Consider the following Ruby code analyzing a three-byte UTF-8 string:

#encoding: utf-8
s = "\x65\xCC\x81"
p [s.bytesize, s.length, s, s.encoding.name]
#=> [3, 2, "é", "UTF-8"]

As described on this page of mine the above really is a two-character string: Latin lowercase e followed by Combining Acute Accent. However, it looks like one character, and this matters when laying out fixed-width displays.

For example, look at the two entries for "moiré.svg" on this directory listing and notice how one of them has messed up the column alignment.
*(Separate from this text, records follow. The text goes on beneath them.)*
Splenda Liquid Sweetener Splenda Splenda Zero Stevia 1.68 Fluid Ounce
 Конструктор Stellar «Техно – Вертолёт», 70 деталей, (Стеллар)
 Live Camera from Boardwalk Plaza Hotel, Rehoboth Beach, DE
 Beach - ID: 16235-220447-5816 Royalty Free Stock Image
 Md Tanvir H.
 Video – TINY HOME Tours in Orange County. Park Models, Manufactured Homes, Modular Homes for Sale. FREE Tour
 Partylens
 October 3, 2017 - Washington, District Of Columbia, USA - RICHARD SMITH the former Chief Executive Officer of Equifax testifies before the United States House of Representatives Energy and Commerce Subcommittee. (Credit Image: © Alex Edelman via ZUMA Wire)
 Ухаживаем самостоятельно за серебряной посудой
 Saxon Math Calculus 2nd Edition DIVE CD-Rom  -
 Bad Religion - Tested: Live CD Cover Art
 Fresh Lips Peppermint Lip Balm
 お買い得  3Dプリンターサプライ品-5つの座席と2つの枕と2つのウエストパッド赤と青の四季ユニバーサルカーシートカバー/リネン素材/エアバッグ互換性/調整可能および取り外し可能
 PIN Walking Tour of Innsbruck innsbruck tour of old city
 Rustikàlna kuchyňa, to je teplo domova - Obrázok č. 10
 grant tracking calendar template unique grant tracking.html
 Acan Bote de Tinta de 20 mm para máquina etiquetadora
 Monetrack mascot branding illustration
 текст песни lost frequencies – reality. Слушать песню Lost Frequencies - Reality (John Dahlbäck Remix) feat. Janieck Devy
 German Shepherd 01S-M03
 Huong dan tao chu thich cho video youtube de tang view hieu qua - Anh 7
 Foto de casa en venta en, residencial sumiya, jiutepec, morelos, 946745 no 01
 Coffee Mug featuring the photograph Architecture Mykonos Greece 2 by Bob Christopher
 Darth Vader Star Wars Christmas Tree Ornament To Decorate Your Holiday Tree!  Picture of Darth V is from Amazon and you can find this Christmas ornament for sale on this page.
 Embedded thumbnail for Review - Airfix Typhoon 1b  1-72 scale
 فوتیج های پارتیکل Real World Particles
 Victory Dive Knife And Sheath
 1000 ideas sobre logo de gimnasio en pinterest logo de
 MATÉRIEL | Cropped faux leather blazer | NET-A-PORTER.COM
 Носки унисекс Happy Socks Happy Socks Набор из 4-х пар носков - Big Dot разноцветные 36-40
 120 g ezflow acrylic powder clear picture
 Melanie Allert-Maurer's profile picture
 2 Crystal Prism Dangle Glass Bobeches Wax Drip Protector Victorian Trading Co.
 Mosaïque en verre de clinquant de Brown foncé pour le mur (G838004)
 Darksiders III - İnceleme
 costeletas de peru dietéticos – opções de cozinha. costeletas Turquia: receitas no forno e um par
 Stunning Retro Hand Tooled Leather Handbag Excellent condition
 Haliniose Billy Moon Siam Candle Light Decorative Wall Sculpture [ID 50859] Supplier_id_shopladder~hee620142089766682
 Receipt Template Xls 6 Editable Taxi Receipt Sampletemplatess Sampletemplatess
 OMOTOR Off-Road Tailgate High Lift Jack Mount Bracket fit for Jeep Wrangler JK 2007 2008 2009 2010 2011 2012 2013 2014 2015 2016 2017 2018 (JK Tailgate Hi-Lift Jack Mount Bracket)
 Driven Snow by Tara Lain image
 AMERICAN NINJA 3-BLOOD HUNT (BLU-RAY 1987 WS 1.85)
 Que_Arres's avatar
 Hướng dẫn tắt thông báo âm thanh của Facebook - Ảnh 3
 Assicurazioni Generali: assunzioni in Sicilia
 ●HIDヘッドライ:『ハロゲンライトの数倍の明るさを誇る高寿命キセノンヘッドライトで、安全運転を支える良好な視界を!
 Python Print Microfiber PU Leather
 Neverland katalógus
How can I calculate the 'monospace visual length' of a string in Ruby, which does not include any zero-width combining characters? (One valid technique might be a way to transform a Unicode string into its canonical representation, turning the above into "\xC3\xA9" which also looks like é but has a length of 1.)

ruby
unicode

2012-04-05 01:41
by Phrogz

Which version of Ruby do you have? I tried your example and got [3, 3, "é"] - Ilia Frenkel 2012-04-05 01:46

@IliaFrenkel The above refers to Ruby 1.9 with an encoding of UTF-8 for strings. I've edited the code to show the magic comment that would be required for a standalone script on any system where UTF-8 is not the default - Phrogz 2012-04-05 01:47

The unicode_utils gem may help:

http://unicode-utils.rubyforge.org/UnicodeUtils.html

There is a char_display_width method:

require "unicode_utils/char_display_width"
UnicodeUtils.char_display_width("別")  # => 2
UnicodeUtils.char_display_width(0x308) # => 0
UnicodeUtils.char_display_width("a")   # => 1

There is a string display_width method:

require "unicode_utils/display_width"
UnicodeUtils.display_width("別れ") => 4
UnicodeUtils.display_width("12") => 2
UnicodeUtils.display_width("a\u{308}") => 1

Also look at each_grapheme.

(Thanks Michael Anderson for pointing out the additional methods)

2012-04-05 02:05
by joelparkerhenderson

Just found this myself.. But I think counting using the each_grapheme method may be more appropriate. http://unicode-utils.rubyforge.org/UnicodeUtils.html#method-c-each_graphem - Michael Anderson 2012-04-05 02:14

Or better yet. There is a display_width that accepts a string rather than a character - Michael Anderson 2012-04-05 02:16

You could use a regex to get at the Unicode properties:

s = "\x65\xCC\x81"
count = s.each_char.inject(0) do |c, char|
  c += 1 unless char=~/\p{Mn}/
  c
end

puts count #=> 1

This works in this case, but you'd have to work out which properties to exclude in a more robust solution.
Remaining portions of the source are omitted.